(Spatial reasoning question data)
# # # # # # #
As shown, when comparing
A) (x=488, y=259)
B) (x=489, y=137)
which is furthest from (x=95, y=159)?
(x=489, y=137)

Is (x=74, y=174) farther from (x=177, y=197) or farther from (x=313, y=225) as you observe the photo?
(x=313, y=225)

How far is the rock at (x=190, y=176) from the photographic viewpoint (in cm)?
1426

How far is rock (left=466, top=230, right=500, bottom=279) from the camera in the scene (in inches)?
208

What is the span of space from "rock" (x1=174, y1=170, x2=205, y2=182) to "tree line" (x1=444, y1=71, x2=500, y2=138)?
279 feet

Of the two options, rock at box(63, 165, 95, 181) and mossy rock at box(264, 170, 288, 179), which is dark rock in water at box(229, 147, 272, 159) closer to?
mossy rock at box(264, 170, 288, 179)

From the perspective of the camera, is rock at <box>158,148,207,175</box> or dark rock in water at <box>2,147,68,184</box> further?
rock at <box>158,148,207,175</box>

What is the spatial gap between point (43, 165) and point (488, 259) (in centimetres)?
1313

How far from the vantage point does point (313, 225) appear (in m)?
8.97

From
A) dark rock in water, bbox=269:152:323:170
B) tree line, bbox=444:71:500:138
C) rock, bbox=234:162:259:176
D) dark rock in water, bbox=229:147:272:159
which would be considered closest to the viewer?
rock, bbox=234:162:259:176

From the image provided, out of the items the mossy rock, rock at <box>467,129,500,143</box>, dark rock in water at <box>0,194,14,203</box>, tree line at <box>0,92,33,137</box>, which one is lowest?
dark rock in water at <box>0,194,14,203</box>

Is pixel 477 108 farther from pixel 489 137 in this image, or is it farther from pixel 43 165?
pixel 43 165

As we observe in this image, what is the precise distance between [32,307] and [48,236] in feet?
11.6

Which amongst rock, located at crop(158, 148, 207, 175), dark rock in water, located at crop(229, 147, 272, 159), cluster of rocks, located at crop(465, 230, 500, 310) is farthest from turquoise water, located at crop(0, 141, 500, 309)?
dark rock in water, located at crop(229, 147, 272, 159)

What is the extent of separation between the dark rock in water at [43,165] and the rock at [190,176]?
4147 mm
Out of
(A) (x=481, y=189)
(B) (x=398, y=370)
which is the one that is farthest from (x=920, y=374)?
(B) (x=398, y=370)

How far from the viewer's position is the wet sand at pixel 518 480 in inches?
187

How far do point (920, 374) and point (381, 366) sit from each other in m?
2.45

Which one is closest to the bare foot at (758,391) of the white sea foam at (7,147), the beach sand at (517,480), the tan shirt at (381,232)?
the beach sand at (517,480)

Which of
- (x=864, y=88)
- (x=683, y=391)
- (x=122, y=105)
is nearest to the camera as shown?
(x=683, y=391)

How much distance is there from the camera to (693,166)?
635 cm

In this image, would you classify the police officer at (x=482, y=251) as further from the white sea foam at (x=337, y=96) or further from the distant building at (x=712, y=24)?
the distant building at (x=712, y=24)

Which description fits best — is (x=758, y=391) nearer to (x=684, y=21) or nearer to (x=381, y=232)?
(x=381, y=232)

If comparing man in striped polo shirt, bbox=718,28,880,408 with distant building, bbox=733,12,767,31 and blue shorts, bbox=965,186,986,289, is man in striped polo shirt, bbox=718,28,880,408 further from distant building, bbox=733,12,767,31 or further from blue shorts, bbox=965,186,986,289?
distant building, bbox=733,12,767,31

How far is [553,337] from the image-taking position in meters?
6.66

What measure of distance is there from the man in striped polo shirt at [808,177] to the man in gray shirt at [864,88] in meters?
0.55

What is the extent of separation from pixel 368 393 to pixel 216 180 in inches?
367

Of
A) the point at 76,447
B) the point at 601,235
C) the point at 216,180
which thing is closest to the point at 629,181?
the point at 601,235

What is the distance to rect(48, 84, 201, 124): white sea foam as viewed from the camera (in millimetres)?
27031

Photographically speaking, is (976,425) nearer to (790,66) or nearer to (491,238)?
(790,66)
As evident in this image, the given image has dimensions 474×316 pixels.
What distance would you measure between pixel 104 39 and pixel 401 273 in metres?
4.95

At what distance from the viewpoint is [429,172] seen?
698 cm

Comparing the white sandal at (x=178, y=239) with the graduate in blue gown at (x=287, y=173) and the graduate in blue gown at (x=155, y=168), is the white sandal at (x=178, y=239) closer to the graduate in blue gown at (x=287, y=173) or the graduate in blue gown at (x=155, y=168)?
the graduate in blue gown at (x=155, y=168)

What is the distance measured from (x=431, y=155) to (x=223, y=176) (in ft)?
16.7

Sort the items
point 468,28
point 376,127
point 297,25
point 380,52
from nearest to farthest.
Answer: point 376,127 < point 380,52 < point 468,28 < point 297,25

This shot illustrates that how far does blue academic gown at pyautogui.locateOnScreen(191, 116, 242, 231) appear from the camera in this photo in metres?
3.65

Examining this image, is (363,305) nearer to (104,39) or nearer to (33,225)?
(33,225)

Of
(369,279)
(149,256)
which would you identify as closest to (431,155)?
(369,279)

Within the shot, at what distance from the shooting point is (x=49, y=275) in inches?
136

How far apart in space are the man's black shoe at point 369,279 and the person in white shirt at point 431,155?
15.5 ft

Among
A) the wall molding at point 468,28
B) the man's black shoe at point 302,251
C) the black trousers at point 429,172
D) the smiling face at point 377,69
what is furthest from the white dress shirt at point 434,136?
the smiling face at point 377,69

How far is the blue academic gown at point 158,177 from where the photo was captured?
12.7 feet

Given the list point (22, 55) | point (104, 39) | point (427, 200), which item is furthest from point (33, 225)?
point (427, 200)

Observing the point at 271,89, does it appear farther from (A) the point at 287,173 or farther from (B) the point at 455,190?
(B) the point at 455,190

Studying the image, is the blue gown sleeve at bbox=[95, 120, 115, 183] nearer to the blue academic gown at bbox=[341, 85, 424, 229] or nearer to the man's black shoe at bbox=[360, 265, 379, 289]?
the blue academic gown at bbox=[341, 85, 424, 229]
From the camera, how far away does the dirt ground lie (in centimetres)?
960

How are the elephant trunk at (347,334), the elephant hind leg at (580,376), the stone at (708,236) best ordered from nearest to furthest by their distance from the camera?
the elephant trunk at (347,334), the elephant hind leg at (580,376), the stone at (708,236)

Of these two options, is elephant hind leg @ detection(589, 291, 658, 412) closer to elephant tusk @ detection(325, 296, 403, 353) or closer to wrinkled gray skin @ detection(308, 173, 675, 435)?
# # # # # # #
### Task details
Please set down all the data word for word.

### Task response
As shown, when comparing
A) (x=488, y=259)
B) (x=489, y=137)
which is furthest from (x=95, y=159)?
(x=489, y=137)

Is (x=74, y=174) farther from (x=177, y=197) or farther from (x=313, y=225) as you observe the photo?
(x=313, y=225)

How far is the rock at (x=190, y=176) from the photographic viewpoint (in cm)?
1426

How far is rock (left=466, top=230, right=500, bottom=279) from the camera in the scene (in inches)?
208

What is the span of space from "rock" (x1=174, y1=170, x2=205, y2=182) to "tree line" (x1=444, y1=71, x2=500, y2=138)?
279 feet

Of the two options, rock at box(63, 165, 95, 181) and mossy rock at box(264, 170, 288, 179), which is dark rock in water at box(229, 147, 272, 159) closer to?
mossy rock at box(264, 170, 288, 179)

From the perspective of the camera, is rock at <box>158,148,207,175</box> or dark rock in water at <box>2,147,68,184</box> further?
rock at <box>158,148,207,175</box>

What is the spatial gap between point (43, 165) and point (488, 259) (in centimetres)?
1313

How far from the vantage point does point (313, 225) appear (in m)?
8.97

From
A) dark rock in water, bbox=269:152:323:170
B) tree line, bbox=444:71:500:138
C) rock, bbox=234:162:259:176
D) dark rock in water, bbox=229:147:272:159
which would be considered closest to the viewer?
rock, bbox=234:162:259:176

From the image provided, out of the items the mossy rock, rock at <box>467,129,500,143</box>, dark rock in water at <box>0,194,14,203</box>, tree line at <box>0,92,33,137</box>, which one is lowest?
dark rock in water at <box>0,194,14,203</box>

Is pixel 477 108 farther from pixel 489 137 in this image, or is it farther from pixel 43 165?
pixel 43 165

As we observe in this image, what is the precise distance between [32,307] and [48,236] in feet?
11.6

Which amongst rock, located at crop(158, 148, 207, 175), dark rock in water, located at crop(229, 147, 272, 159), cluster of rocks, located at crop(465, 230, 500, 310) is farthest from turquoise water, located at crop(0, 141, 500, 309)?
dark rock in water, located at crop(229, 147, 272, 159)

What is the extent of separation between the dark rock in water at [43,165] and the rock at [190,176]?
4147 mm
Out of
(A) (x=481, y=189)
(B) (x=398, y=370)
which is the one that is farthest from (x=920, y=374)?
(B) (x=398, y=370)

How far from the viewer's position is the wet sand at pixel 518 480 in inches?
187

How far do point (920, 374) and point (381, 366) sit from each other in m?
2.45

Which one is closest to the bare foot at (758,391) of the white sea foam at (7,147), the beach sand at (517,480), the tan shirt at (381,232)?
the beach sand at (517,480)

Which of
- (x=864, y=88)
- (x=683, y=391)
- (x=122, y=105)
is nearest to the camera as shown?
(x=683, y=391)

How much distance is there from the camera to (693,166)?
635 cm

In this image, would you classify the police officer at (x=482, y=251) as further from the white sea foam at (x=337, y=96) or further from the distant building at (x=712, y=24)?
the distant building at (x=712, y=24)

Which description fits best — is (x=758, y=391) nearer to (x=684, y=21) or nearer to (x=381, y=232)?
(x=381, y=232)

If comparing man in striped polo shirt, bbox=718,28,880,408 with distant building, bbox=733,12,767,31 and blue shorts, bbox=965,186,986,289, is man in striped polo shirt, bbox=718,28,880,408 further from distant building, bbox=733,12,767,31 or further from blue shorts, bbox=965,186,986,289?
distant building, bbox=733,12,767,31

How far is [553,337] from the image-taking position in meters?
6.66

What measure of distance is there from the man in striped polo shirt at [808,177] to the man in gray shirt at [864,88] in meters?
0.55

What is the extent of separation from pixel 368 393 to pixel 216 180 in inches?
367

Of
A) the point at 76,447
B) the point at 601,235
C) the point at 216,180
which thing is closest to the point at 629,181?
the point at 601,235

What is the distance to rect(48, 84, 201, 124): white sea foam as viewed from the camera (in millimetres)?
27031

Photographically speaking, is (976,425) nearer to (790,66) or nearer to (491,238)?
(790,66)
As evident in this image, the given image has dimensions 474×316 pixels.
What distance would you measure between pixel 104 39 and pixel 401 273 in metres?
4.95

At what distance from the viewpoint is [429,172] seen?
698 cm

Comparing the white sandal at (x=178, y=239) with the graduate in blue gown at (x=287, y=173) and the graduate in blue gown at (x=155, y=168), is the white sandal at (x=178, y=239) closer to the graduate in blue gown at (x=287, y=173) or the graduate in blue gown at (x=155, y=168)?
the graduate in blue gown at (x=155, y=168)

What is the distance measured from (x=431, y=155) to (x=223, y=176) (in ft)?
16.7

Sort the items
point 468,28
point 376,127
point 297,25
point 380,52
from nearest to farthest.
Answer: point 376,127 < point 380,52 < point 468,28 < point 297,25

This shot illustrates that how far does blue academic gown at pyautogui.locateOnScreen(191, 116, 242, 231) appear from the camera in this photo in metres?
3.65

Examining this image, is (363,305) nearer to (104,39) or nearer to (33,225)?
(33,225)

Of
(369,279)
(149,256)
which would you identify as closest to (431,155)?
(369,279)

Within the shot, at what distance from the shooting point is (x=49, y=275) in inches?
136

How far apart in space are the man's black shoe at point 369,279 and the person in white shirt at point 431,155?
15.5 ft

Among
A) the wall molding at point 468,28
B) the man's black shoe at point 302,251
C) the black trousers at point 429,172
D) the smiling face at point 377,69
what is furthest from the white dress shirt at point 434,136?
the smiling face at point 377,69

How far is the blue academic gown at point 158,177 from where the photo was captured?
12.7 feet

Given the list point (22, 55) | point (104, 39) | point (427, 200), which item is furthest from point (33, 225)?
point (427, 200)

Observing the point at 271,89, does it appear farther from (A) the point at 287,173 or farther from (B) the point at 455,190?
(B) the point at 455,190

Studying the image, is the blue gown sleeve at bbox=[95, 120, 115, 183] nearer to the blue academic gown at bbox=[341, 85, 424, 229] or nearer to the man's black shoe at bbox=[360, 265, 379, 289]?
the blue academic gown at bbox=[341, 85, 424, 229]
From the camera, how far away does the dirt ground lie (in centimetres)?
960

How are the elephant trunk at (347,334), the elephant hind leg at (580,376), the stone at (708,236) best ordered from nearest to furthest by their distance from the camera?
the elephant trunk at (347,334), the elephant hind leg at (580,376), the stone at (708,236)

Of these two options, is elephant hind leg @ detection(589, 291, 658, 412) closer to elephant tusk @ detection(325, 296, 403, 353) or closer to wrinkled gray skin @ detection(308, 173, 675, 435)?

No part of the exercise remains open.